Copy every record word for word. The images stay behind.

____ Data for the task

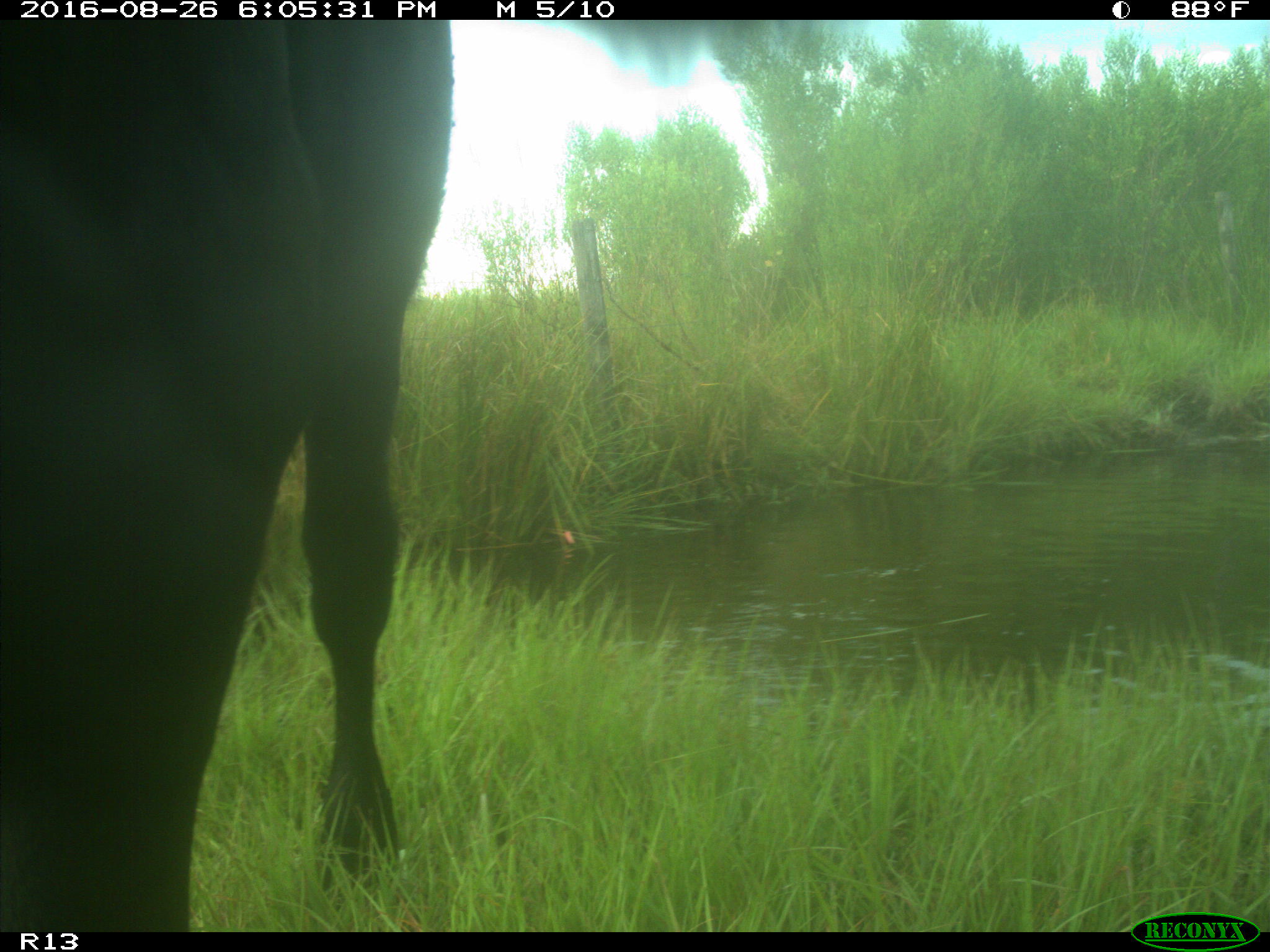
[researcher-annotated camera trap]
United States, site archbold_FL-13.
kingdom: Animalia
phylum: Chordata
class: Mammalia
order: Artiodactyla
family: Bovidae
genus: Bos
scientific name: Bos taurus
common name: domestic cow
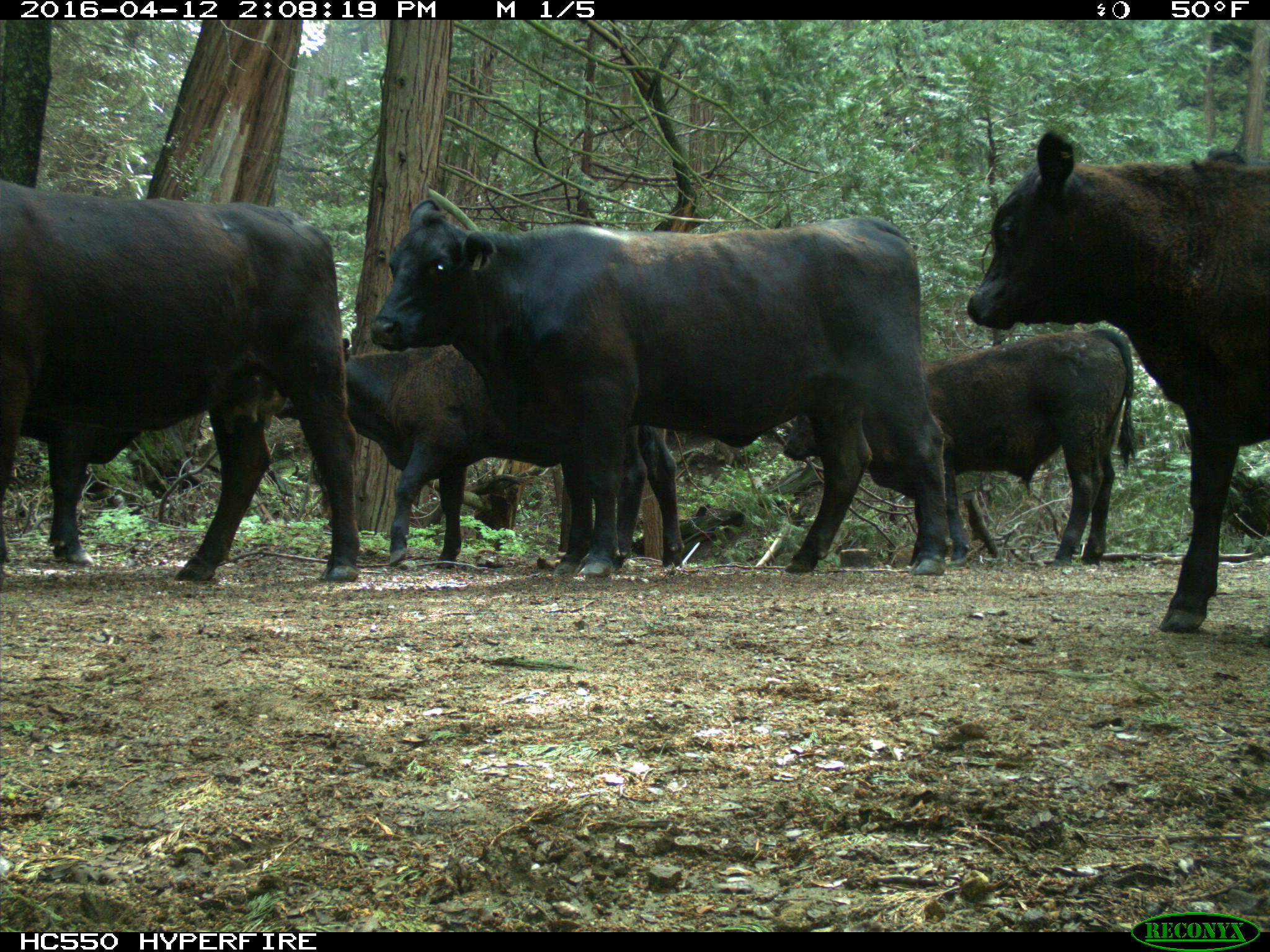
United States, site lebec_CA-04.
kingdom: Animalia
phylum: Chordata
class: Mammalia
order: Artiodactyla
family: Bovidae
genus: Bos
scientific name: Bos taurus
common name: domestic cow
Bos taurus (domestic cow).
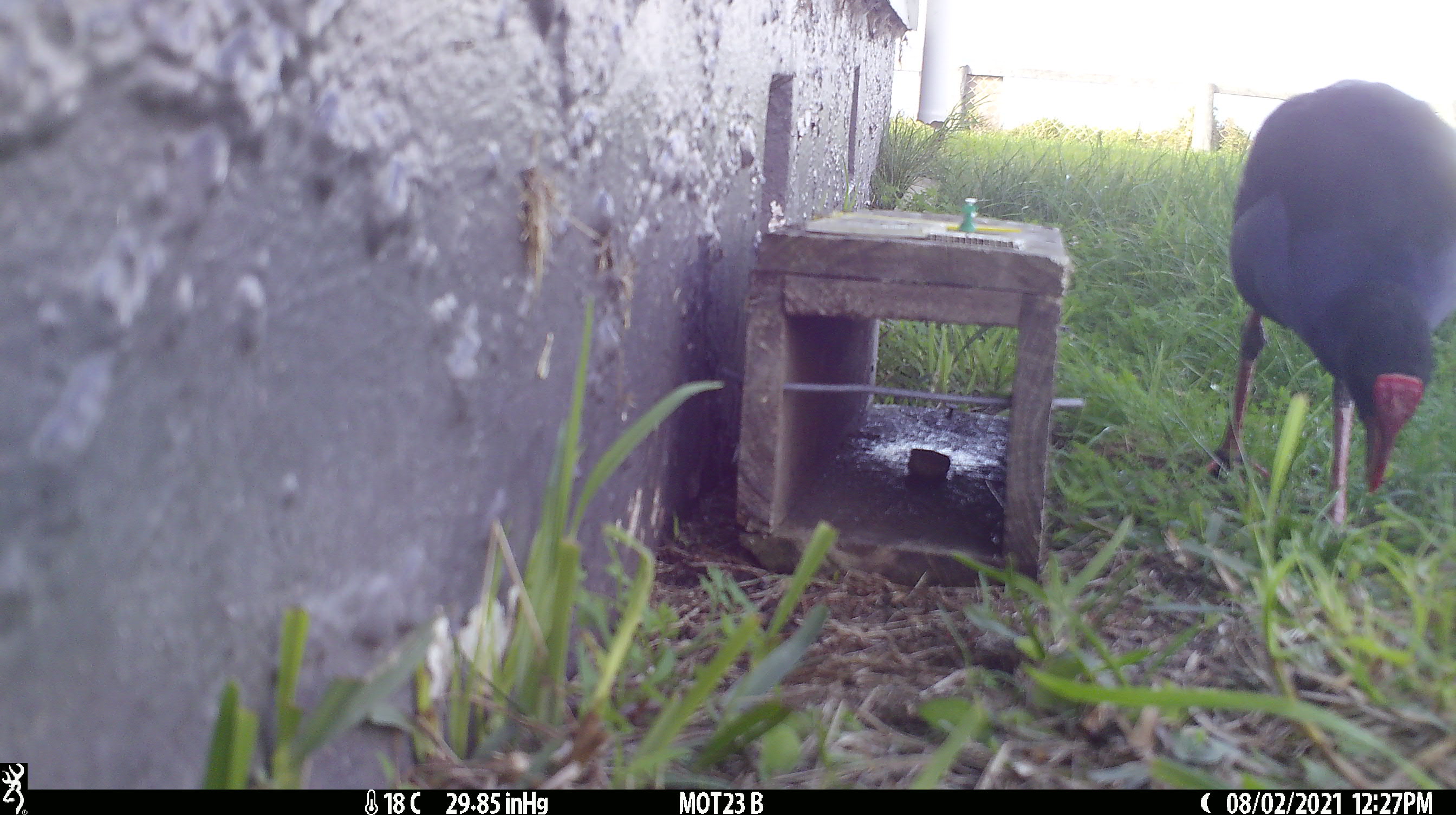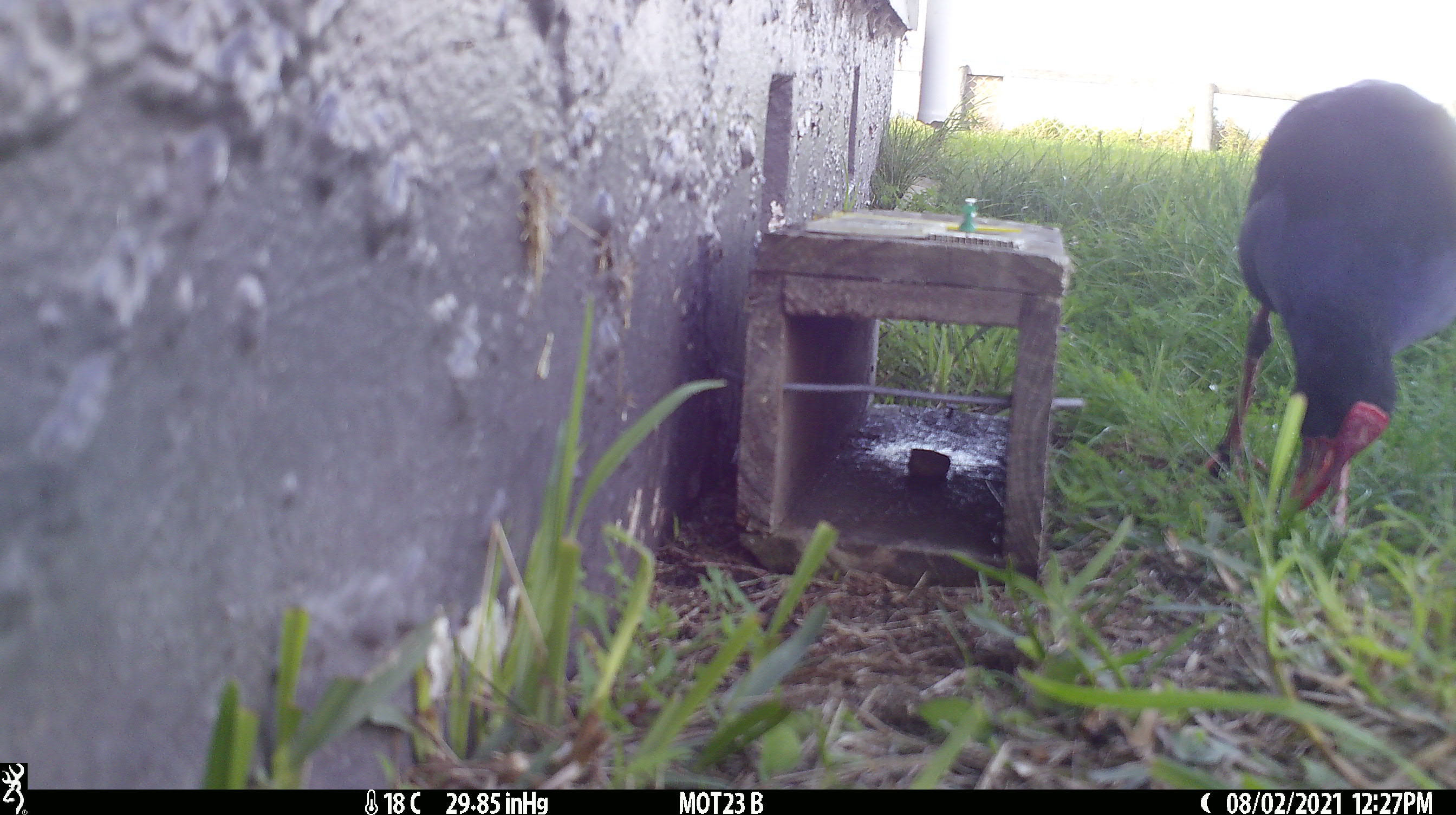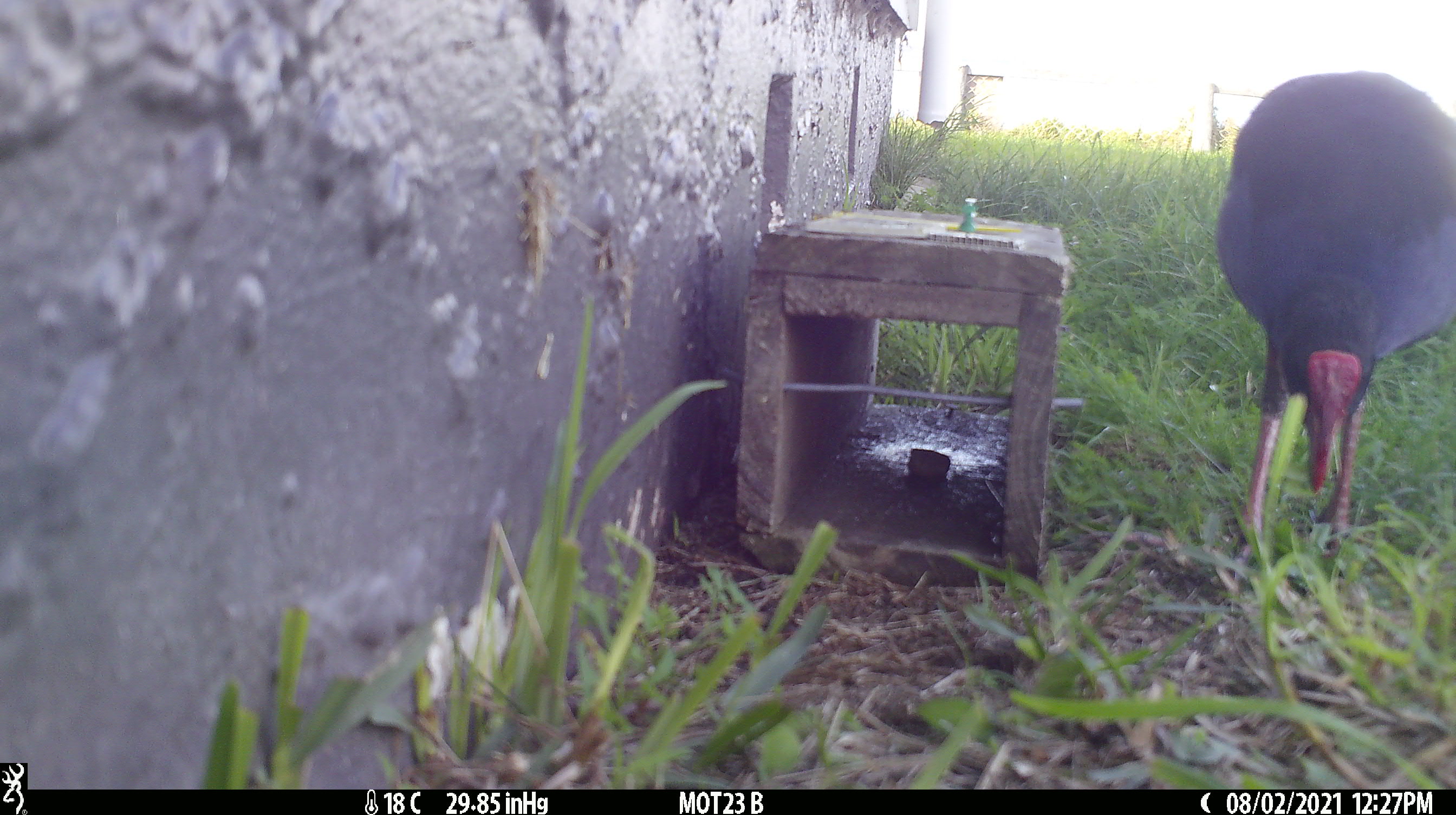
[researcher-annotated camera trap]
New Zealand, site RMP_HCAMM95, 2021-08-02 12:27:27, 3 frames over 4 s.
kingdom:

________

=== Response below ===
[researcher-annotated camera trap]
United States, site archbold_FL-13.
kingdom: Animalia
phylum: Chordata
class: Mammalia
order: Artiodactyla
family: Bovidae
genus: Bos
scientific name: Bos taurus
common name: domestic cow
United States, site lebec_CA-04.
kingdom: Animalia
phylum: Chordata
class: Mammalia
order: Artiodactyla
family: Bovidae
genus: Bos
scientific name: Bos taurus
common name: domestic cow
Bos taurus (domestic cow).
[researcher-annotated camera trap]
New Zealand, site RMP_HCAMM95, 2021-08-02 12:27:27, 3 frames over 4 s.
kingdom:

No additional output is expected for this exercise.